:: TEXTO EXTRAÍDO ::
----

José Hugo Fernández
LA HABANA, Cuba, octubre (www.cubanet.org) - Por descabellado que
parezca, ser carpintero por cuenta propia en Cuba fue un delito durante
las últimas décadas, además de una ocupación punto menos que imposible
de practicar.
Tal vez pueda ahorrarme el embrollo de explicar las causas
detalladamente, ya que son conocidas por todo el que ha querido
conocerlas. Bastaría con reiterar que el drama de nuestros carpinteros
no es diferente en lo más mínimo al de de tantos cubanos que han
pretendido ejercer otros oficios –la inmensa mayoría- que no estaban
autorizados al margen de la empresa estatal, y para cuyo soporte, claro,
no ha existido, y no existe aún hoy, una infraestructura legal.
No en balde, luego de medio siglo de esto a lo que llaman revolución de
los humildes y para los humildes, el oficio -que es la profesión de los
humildes- está aquí en estado de coma profundo. Lo peor no es que sean
muy escasos los carpinteros, albañiles, sastres, plomeros, etc., sino
que entre los pocos que van quedando, casi ninguno es auténtico, y mucho
menos posee la ética de los auténticos.
La prohibición y los invadeables obstáculos cortaron de raíz la fuente
básica del oficio en Cuba, que era la tradición familiar. Generalmente,
los cubanos que practicaban un oficio lo hicieron siempre por influencia
de sus mayores, lo cual, además de propiciarles una amplia destreza, los
formaba bajo el presupuesto de que la calidad del trabajo no sólo es
sinónimo de éxito, sino además, de crédito moral.

----

:: TAREAS A RESOLVER ::
**a.** Por favor, reescribe el texto sobre los carpinteros en Cuba desde "Tal vez pueda" hasta "una infraestructura legal.", cambiando "empresa estatal" por "industria estatal".
**b.** Según el texto sobre los carpinteros en Cuba, ¿cuál era la fuente básica del oficio en el país?
Los registros no intervienen en esto.

:: EXTRACTO DE DATOS ::
----

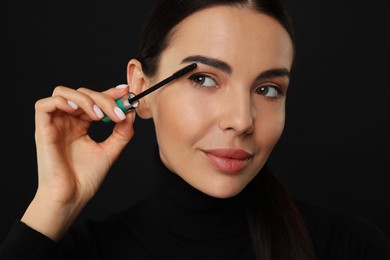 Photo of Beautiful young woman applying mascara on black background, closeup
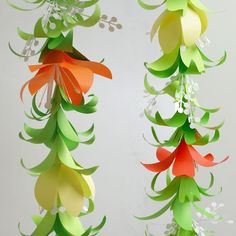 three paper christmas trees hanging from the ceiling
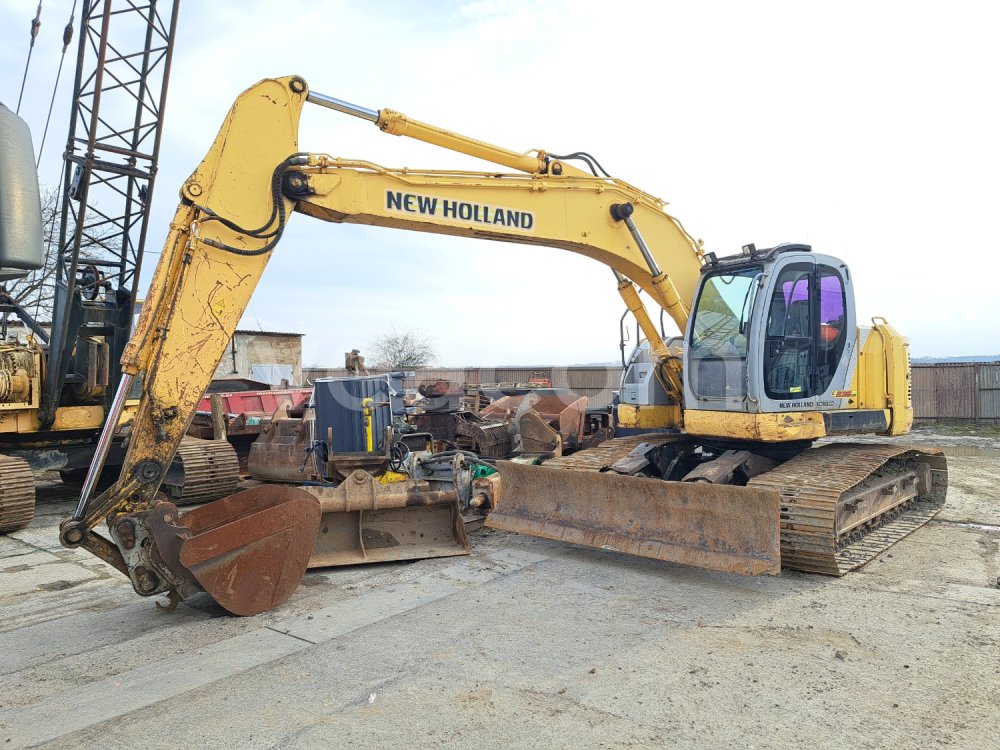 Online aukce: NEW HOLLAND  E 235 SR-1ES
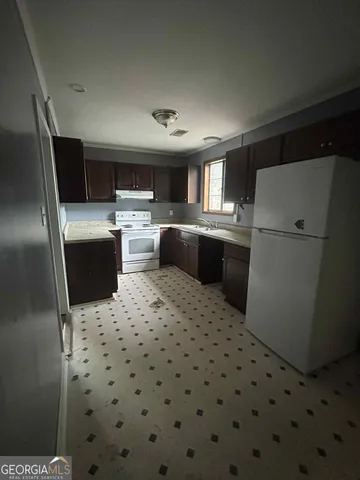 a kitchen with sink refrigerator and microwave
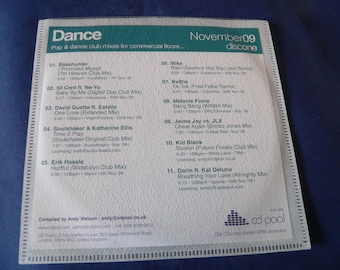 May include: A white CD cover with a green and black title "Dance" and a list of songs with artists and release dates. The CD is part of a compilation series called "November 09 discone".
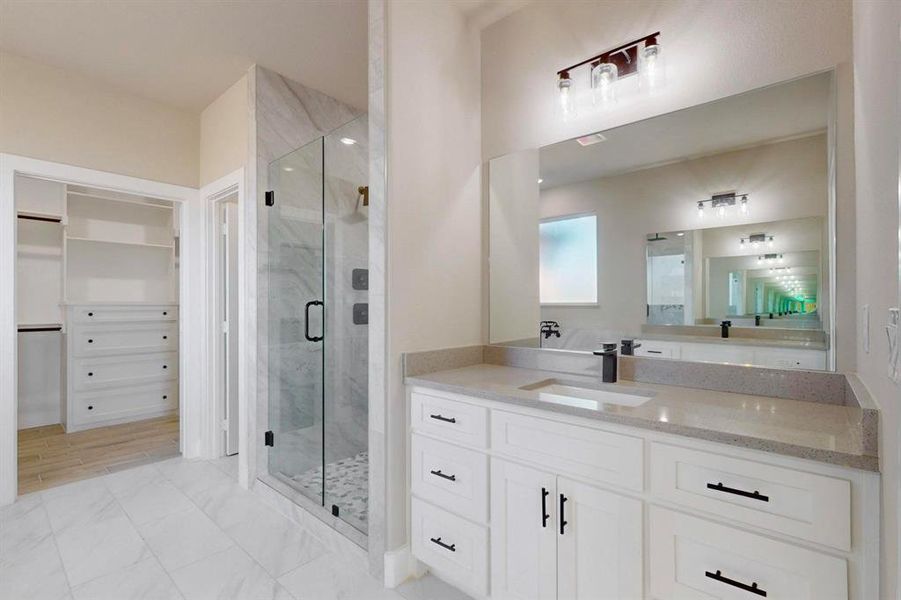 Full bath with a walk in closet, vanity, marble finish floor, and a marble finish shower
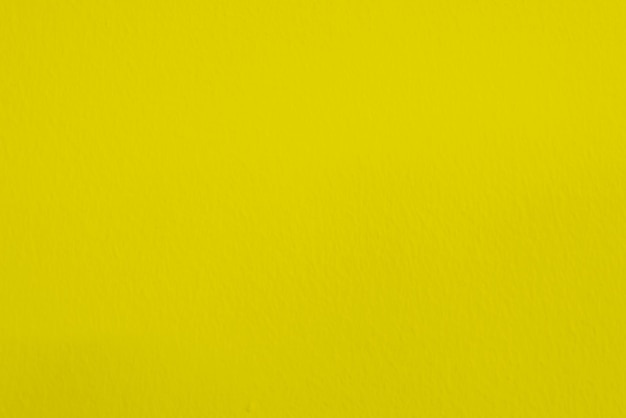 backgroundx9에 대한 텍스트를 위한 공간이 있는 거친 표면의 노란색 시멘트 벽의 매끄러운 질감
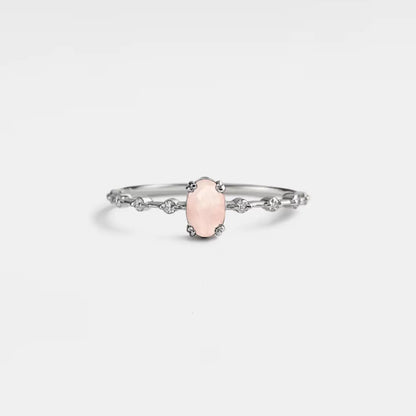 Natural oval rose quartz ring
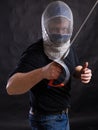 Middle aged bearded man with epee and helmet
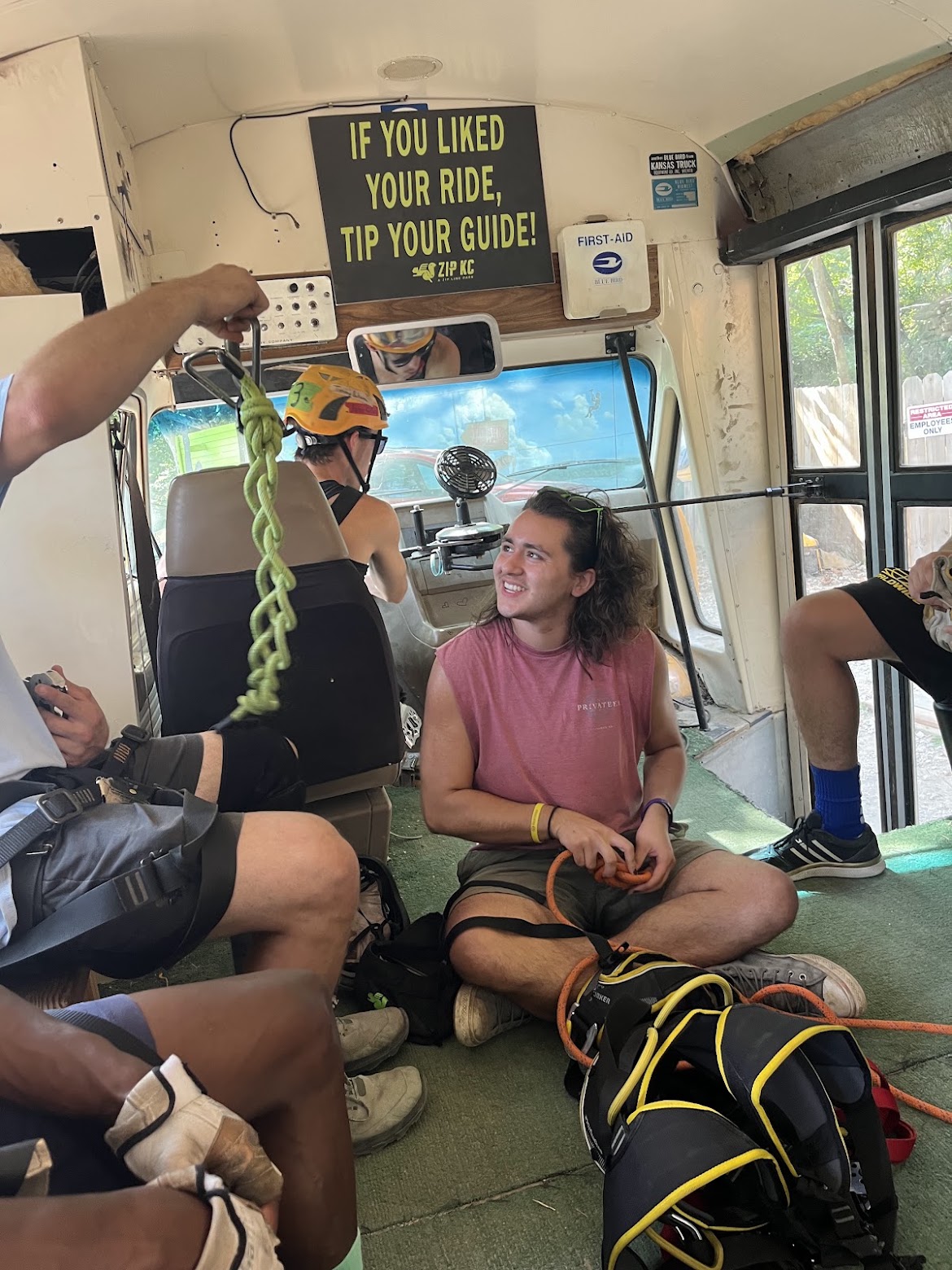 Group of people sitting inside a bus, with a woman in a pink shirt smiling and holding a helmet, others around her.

----

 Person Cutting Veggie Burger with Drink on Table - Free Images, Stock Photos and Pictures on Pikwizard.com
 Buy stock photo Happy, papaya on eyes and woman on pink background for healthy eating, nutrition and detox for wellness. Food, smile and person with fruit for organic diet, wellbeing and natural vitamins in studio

----

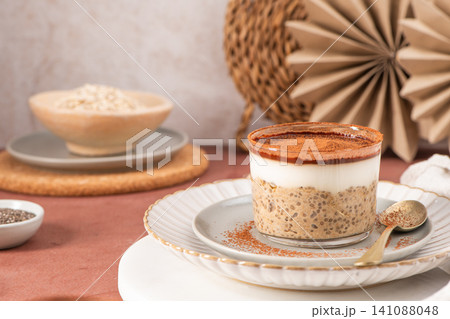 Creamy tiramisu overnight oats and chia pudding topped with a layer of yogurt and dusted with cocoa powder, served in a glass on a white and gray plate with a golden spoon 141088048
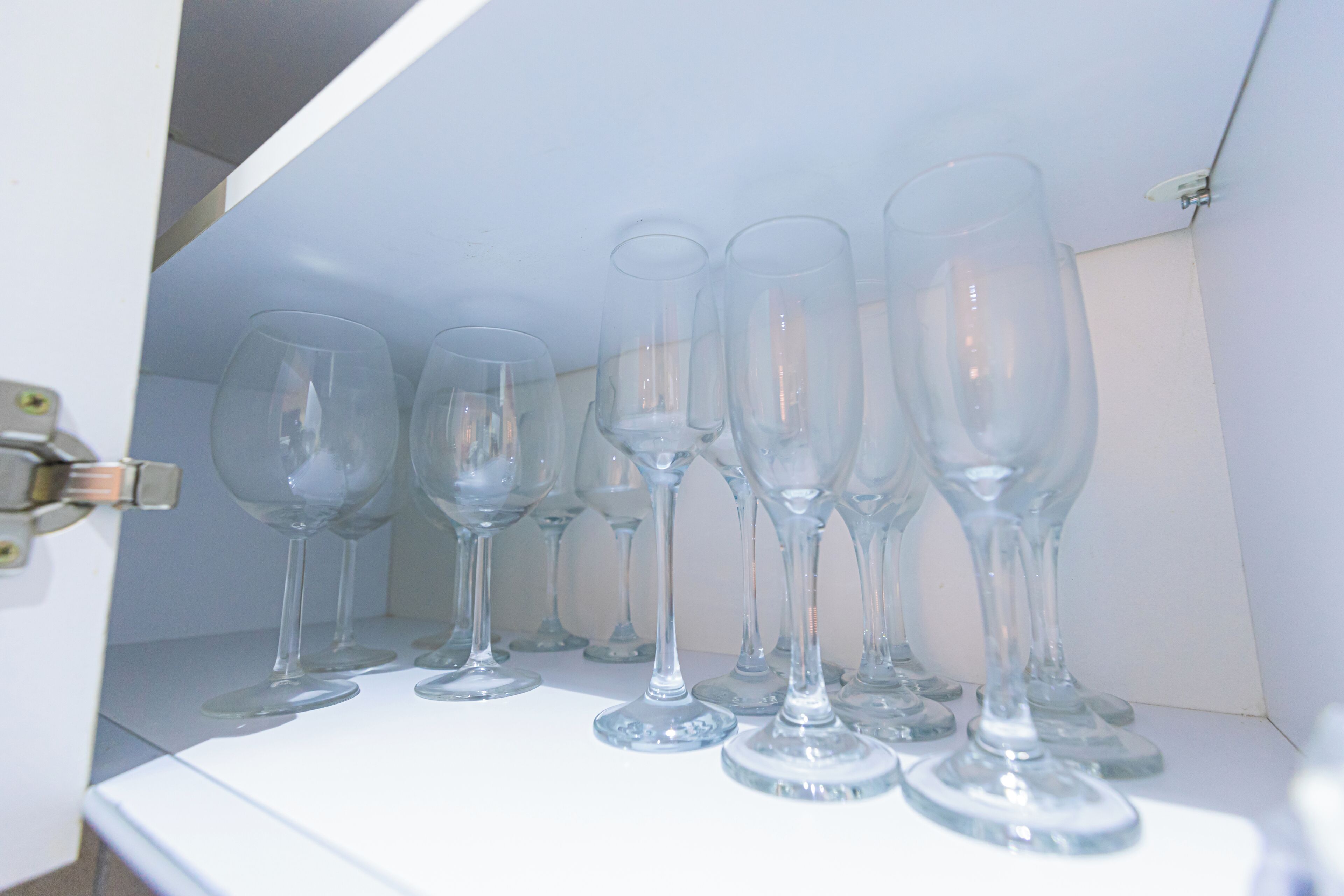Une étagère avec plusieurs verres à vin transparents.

----

:: RESULTADOS ESPERADOS ::
**a.**
Tal vez pueda ahorrarme el embrollo de explicar las causas
detalladamente, ya que son conocidas por todo el que ha querido
conocerlas. Bastaría con reiterar que el drama de nuestros carpinteros
no es diferente en lo más mínimo al de de tantos cubanos que han
pretendido ejercer otros oficios –la inmensa mayoría- que no estaban
autorizados al margen de la industria estatal, y para cuyo soporte, claro,
no ha existido, y no existe aún hoy, una infraestructura legal.

**b.** La tradición familiar.